Redux guidelines suggest to

think at an app's state as a database

and to prefer key-based objects over arrays when it comes to store resources. This makes totally sense, since it simplifies 99% of the most common use cases when dealing with collections: search, find, add more, remove, read...

Unfortunately the downsides show up when it comes to keep a filterable and sortable collection of resources synched with APIs responses. For example a typical request:

GET /users?status=active&orderBy=name&orderDir=asc&lastID=1234&limit=10

will return a filtered, sorted and paged, list (array) of users. Typically the reducer will then take this array do something like:

users: {...state.users, keyBy(action.payload, 'id')}

This will merge new data with previously fetched ones breaking the computation done from APIS. The app must then perform a second, client-side, computation on the collection to reconstruct the expected list. This results in:

  • redundant computation (redo something that has been already done by the server)
  • duplication of logic (same filtering and sorting code deployed both client-side and server-side)
  • maintenance coast (client app developers must take the extra burden to keep filters and sort logic synched every time it changes on the backend to guarantee consistency)

Another downside, if you are implementing a sort of infinite loading, is that you must keep track of the lastID, since there is not way do deduce what is the last loaded id after results have been merged.

So the question:

What's the best approach to design stores and reducers that must deal with sorted/filterd/paged data fetched via APIs?


Solution

  • On of the common approaches is to keep object-index map and sorted object-list in separate structures.

    Example reducer (using ramda):

    function reducer(state, action) {
      if (action.type == 'USERS_LOADED') {
        return r.merge(state, {
          userIndex: ramda.reduce(
            (acc, user) => ramda.assoc(user.id, user, acc),
            {},
            action.payload
          ),
          userList: ramda.map(
            ramda.prop('id'),
            action.payload
          )
        }
      }
    }
    

    Example connect selector:

    connect(
      state => ({
        users: state.userList.map(id => state.userIndex[id]) // this reconstructs users in original order
      })
    )(...) 
    

    You can also use open-source project DataScript.

    An immutable in-memory database and Datalog query engine.

    DataScript is meant to run inside the browser.
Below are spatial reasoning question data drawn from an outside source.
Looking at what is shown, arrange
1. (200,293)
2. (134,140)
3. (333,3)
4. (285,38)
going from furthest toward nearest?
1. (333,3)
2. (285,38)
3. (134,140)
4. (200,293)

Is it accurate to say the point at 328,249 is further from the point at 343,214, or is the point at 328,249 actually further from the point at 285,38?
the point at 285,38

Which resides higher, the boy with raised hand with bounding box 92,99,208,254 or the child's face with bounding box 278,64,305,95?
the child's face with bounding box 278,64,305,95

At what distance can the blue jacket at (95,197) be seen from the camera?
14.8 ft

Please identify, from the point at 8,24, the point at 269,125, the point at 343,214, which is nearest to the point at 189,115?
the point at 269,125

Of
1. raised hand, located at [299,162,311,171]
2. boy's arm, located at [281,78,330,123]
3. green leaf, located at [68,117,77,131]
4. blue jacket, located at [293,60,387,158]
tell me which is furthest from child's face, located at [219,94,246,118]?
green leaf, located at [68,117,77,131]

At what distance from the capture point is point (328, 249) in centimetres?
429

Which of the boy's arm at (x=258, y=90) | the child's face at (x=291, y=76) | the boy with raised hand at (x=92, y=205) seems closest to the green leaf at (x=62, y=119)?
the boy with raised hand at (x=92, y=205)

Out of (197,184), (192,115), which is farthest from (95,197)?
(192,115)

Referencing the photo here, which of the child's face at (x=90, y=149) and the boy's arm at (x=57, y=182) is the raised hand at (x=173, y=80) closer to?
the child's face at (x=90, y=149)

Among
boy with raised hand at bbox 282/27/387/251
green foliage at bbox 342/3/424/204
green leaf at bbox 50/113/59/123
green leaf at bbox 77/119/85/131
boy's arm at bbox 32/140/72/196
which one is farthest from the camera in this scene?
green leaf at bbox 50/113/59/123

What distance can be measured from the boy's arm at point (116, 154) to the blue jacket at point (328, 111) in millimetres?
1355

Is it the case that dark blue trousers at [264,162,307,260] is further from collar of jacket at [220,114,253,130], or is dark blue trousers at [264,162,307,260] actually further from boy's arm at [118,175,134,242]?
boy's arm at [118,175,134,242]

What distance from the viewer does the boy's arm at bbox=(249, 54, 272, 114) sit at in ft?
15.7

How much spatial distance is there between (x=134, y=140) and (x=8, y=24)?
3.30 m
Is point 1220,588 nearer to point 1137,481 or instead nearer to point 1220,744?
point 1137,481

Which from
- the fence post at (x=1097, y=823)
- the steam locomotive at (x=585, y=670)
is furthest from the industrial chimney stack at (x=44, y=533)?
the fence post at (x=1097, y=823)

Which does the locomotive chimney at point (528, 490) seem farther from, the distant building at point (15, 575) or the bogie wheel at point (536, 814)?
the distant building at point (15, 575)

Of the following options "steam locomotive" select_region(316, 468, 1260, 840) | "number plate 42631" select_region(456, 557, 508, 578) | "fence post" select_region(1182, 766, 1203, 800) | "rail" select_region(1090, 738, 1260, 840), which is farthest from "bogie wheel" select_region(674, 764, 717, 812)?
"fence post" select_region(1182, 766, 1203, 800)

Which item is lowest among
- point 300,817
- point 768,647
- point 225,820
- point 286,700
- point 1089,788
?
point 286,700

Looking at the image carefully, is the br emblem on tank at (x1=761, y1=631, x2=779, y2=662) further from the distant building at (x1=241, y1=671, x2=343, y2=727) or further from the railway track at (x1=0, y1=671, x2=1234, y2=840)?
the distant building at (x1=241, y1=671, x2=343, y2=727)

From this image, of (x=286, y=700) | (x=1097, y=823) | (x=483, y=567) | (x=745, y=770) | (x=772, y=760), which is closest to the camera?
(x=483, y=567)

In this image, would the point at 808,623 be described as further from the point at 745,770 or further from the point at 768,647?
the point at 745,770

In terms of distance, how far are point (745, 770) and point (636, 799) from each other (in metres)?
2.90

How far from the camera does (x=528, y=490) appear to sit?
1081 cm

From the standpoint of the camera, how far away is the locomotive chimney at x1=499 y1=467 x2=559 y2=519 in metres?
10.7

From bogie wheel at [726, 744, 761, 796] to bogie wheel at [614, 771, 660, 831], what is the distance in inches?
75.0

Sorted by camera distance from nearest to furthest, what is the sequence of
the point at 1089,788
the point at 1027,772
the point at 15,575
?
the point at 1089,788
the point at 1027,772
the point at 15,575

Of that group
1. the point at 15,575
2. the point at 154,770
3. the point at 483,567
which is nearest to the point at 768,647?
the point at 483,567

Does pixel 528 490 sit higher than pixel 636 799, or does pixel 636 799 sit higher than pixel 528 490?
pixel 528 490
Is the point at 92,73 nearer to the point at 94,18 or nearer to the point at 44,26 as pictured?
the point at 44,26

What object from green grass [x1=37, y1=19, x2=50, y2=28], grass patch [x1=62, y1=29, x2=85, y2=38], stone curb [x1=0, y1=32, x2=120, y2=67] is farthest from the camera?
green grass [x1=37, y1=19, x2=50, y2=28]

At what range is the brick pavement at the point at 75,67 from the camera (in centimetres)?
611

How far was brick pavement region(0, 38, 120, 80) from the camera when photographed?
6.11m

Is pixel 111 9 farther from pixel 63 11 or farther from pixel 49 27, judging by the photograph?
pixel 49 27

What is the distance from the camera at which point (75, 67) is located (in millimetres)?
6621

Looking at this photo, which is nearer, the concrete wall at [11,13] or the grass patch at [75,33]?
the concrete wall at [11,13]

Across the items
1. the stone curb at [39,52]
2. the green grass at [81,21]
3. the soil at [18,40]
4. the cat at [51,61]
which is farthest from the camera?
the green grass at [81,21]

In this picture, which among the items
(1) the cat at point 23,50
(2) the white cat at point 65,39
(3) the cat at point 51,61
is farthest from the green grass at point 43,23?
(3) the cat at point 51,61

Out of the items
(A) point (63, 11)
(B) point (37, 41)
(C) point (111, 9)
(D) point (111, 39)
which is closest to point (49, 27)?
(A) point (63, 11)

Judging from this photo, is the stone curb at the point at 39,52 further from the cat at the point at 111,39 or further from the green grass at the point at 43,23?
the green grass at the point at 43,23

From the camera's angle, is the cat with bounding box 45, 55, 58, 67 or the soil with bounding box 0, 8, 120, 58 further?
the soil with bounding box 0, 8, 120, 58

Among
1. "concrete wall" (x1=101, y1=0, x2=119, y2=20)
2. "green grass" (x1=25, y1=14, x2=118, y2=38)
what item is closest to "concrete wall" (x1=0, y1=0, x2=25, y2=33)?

It is cheap to create, quick to query and ephemeral. You create a database on page load, put some data in it, track changes, do queries and forget about it when the user closes the page.

    DataScript databases are immutable and based on persistent data structures. In fact, they’re more like data structures than databases (think Hashmap). Unlike querying a real SQL DB, when you query DataScript, it all comes down to a Hashmap lookup. Or series of lookups. Or array iteration. There’s no particular overhead to it. You put a little data in it, it’s fast. You put in a lot of data, well, at least it has indexes. That should do better than you filtering an array by hand anyway. The thing is really lightweight.

    It has nice Javascript API. Usage example (a bit outdated). Discussion by redux core team.